Kounis Syndrome is an anaphylactic acute coronary syndrome which may be caused by several causative agents including food, drugs, environmental and other causes [1]. The various triggers result in mast cell activation with subsequent release of inflammatory mediators such as histamine and cytokines which then interact with T cells and macrophages in cardiac tissues. This results in coronary vasospasm and/or coronary plaque erosion or rupture [2]. The presentation is similar to that of an acute coronary event with chest pain and corresponding changes in EKG and troponin [3]. This was first reported in 1950 with a coronary event being attributed to an allergic reaction to Penicillin [4]. In 1991, Kounis described this relationship in more detail as “allergic angina” and this syndrome has been subsequently named after him [5]. Kounis syndrome although not rare, has remained underrecognized in clinical practice and underreported in clinical literature. We present a case of Kounis Syndrome secondary to intravenous (IV) radiologic contrast administration in a patient who had previously tolerated IV contrast studies.

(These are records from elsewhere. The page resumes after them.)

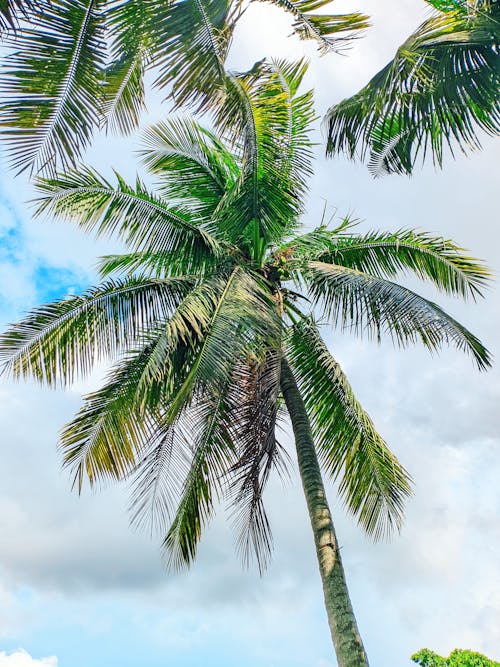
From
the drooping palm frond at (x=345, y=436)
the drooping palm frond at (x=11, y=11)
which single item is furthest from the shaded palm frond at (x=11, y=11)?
the drooping palm frond at (x=345, y=436)

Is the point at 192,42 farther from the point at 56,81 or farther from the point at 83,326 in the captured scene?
the point at 83,326

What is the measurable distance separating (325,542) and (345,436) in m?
2.11

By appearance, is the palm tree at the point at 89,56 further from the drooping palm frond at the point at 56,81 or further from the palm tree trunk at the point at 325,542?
the palm tree trunk at the point at 325,542

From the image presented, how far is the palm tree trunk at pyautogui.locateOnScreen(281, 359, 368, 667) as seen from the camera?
7.91 metres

A 76-year-old male with past medical history significant for prostate cancer (in remission), diabetes, hyperlipidemia and tobacco dependence but no identified coronary artery disease presented to emergency room complaining of Left abdominal and flank pain which started at rest. His initial work-up only revealed significant hematuria and his pain resolved IV Tylenol administration. The cause of hematuria was investigated with a CT abdomen/pelvis with contrast. 130 mL of Iohexol 350 mg iodine/ml (Omnipaque 300) was administered via IV. Within 15 minutes of IV contrast administration, the patient complained of chest tightness and pain radiating to both jaws. He became tachycardiac and hypotensive. An EKG was immediately done which revealed widespread ST depressions in anterolateral leads along with ST elevation in aVR (Figure 1). His Troponin had increased from normal to 0.282 ng/ml. A STAT echo done at bedside which revealed no regional wall motion abnormalities. The Patient was given diphenhydramine and dexamethasone for possible contrast reaction and his hypotension subsequently improved. A follow up EKG was done 30 minutes later which revealed normal sinus rhythm without any ST changes (Figure 2). Patient's troponin continued to increase till it peaked at 5.055 and then gradually resolved. No treatment for an acute coronary event was administered. Patient underwent nuclear vasodilator stress test (Figure 3) which did not reveal any evidence of ischemia. The patient was then treated for his complaint of hematuria which was diagnosed as nephrolithiasis and he made a complete recovery. As the patient's symptoms started immediately after receiving contrast and resolved within 30 minutes of administration of intravenous steroids and Benadryl, his clinical course was consistent with an allergic coronary vasospasm (Kounis syndrome). The inciting factor was determined to be iohexol contrast dye. However, the patient had previously tolerated the contrast on multiple occasions as recently as 4 years ago in a similar radiologic study. Upon discharge contrast (Omnipaque) was added to allergy list and he was given follow-up with urology for nephrolithiasis.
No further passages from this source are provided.